> _SELECTED TEXT_:

*****

'The Fringe’s theatre programme looks like a building reduced to rubble' - Andrew Eaton-Lewis

Theatre is in crisis, and nowhere is that more apparent than in this year’s online Fringe programme, writes Scotsman festival editor Andrew Eaton-Lewis
Not much call for posters on the Royal Mile this AugustNot much call for posters on the Royal Mile this August
Not much call for posters on the Royal Mile this August

Theatre is in a state of emergency. This week the UK government announced further details of its £1.57 billion arts rescue package, and it wasn’t encouraging. Campaign group Freelancers Make Theatre Work described the announcement as "pitiful,” adding that “the realities of the situation for our world class freelance theatre workforce are now all too clear… we have just been pushed over the edge.”

Some of the language hailing the funding was already sounding alarm bells; talk of protecting “cherished institutions” or “the crown jewels” of British culture seemed to imply that while the buildings and salaries of the establishment would be protected, the kind of people who bring you, for example, Edinburgh Fringe shows could fall through the cracks.

*****

> _DATA EXTRACT_:
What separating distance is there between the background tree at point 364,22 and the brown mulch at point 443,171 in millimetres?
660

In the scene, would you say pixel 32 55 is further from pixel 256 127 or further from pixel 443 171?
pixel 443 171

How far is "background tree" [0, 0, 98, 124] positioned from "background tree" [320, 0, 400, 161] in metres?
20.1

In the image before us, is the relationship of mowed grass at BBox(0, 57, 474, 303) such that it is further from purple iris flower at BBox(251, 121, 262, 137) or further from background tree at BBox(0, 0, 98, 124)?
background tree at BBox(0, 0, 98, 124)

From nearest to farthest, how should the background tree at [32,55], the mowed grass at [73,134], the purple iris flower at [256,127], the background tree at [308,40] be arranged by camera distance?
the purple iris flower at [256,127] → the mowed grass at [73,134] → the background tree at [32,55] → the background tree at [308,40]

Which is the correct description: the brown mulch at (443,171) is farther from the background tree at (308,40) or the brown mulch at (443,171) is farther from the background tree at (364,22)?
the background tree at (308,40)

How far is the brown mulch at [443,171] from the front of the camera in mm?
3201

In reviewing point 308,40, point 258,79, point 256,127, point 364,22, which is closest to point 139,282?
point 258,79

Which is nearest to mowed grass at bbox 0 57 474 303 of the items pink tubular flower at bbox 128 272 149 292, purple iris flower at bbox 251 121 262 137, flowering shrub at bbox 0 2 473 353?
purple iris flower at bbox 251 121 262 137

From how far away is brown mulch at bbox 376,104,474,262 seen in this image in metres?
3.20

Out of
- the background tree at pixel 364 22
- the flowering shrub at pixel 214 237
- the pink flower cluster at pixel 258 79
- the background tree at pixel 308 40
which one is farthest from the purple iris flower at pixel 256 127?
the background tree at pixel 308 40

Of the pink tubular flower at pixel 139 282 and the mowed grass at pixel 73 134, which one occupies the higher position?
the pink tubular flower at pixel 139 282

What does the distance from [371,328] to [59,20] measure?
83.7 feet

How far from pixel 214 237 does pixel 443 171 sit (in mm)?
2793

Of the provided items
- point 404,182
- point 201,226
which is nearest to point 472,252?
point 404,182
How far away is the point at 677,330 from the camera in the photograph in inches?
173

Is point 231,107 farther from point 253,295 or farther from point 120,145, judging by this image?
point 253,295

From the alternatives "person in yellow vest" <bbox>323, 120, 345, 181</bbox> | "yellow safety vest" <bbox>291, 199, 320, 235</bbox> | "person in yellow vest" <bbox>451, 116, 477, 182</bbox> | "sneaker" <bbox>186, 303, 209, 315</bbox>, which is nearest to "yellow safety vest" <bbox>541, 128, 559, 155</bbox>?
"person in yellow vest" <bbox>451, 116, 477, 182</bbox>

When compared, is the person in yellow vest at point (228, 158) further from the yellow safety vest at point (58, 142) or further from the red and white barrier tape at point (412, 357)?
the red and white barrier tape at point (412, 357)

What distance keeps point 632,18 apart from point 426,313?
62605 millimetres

*****

> _REQUIRED TASKS_:
1 > In the article on the Fringe's theatre programme, what one word did Freelancers Make Theatre Work use for the government's announcement?
2 > Please continue the article on the Fringe's theatre programme, starting after its final sentence.

> _RESPONSES IN ORDER_:
1 > "Pitiful."

2 >
It now looks worse than that – a lot more theatres may also fall through the cracks – but it is still the freelancers, the actors, writers, directors, producers, musicians, technicians, stage managers and others who make up over 70 per cent of people in the industry, who will suffer most. A survey last month suggested a quarter had been unable to access any emergency income and a third were considering leaving the industry. Since then a Theatre Artists Fund led by director Sam Mendes has raised over £1.6m, but this will only go so far. We are still in a critical, no-win position where freelancers can’t work and venues can’t host shows.

And it’s at this moment that this year’s Edinburgh Fringe is about to begin, sort of. In four days the Fringe website will begin hosting listings for anyone who wants to put on either an online or real world, socially distanced show. I was shown an unfinished version of the listings on Thursday and it was a shock to the system.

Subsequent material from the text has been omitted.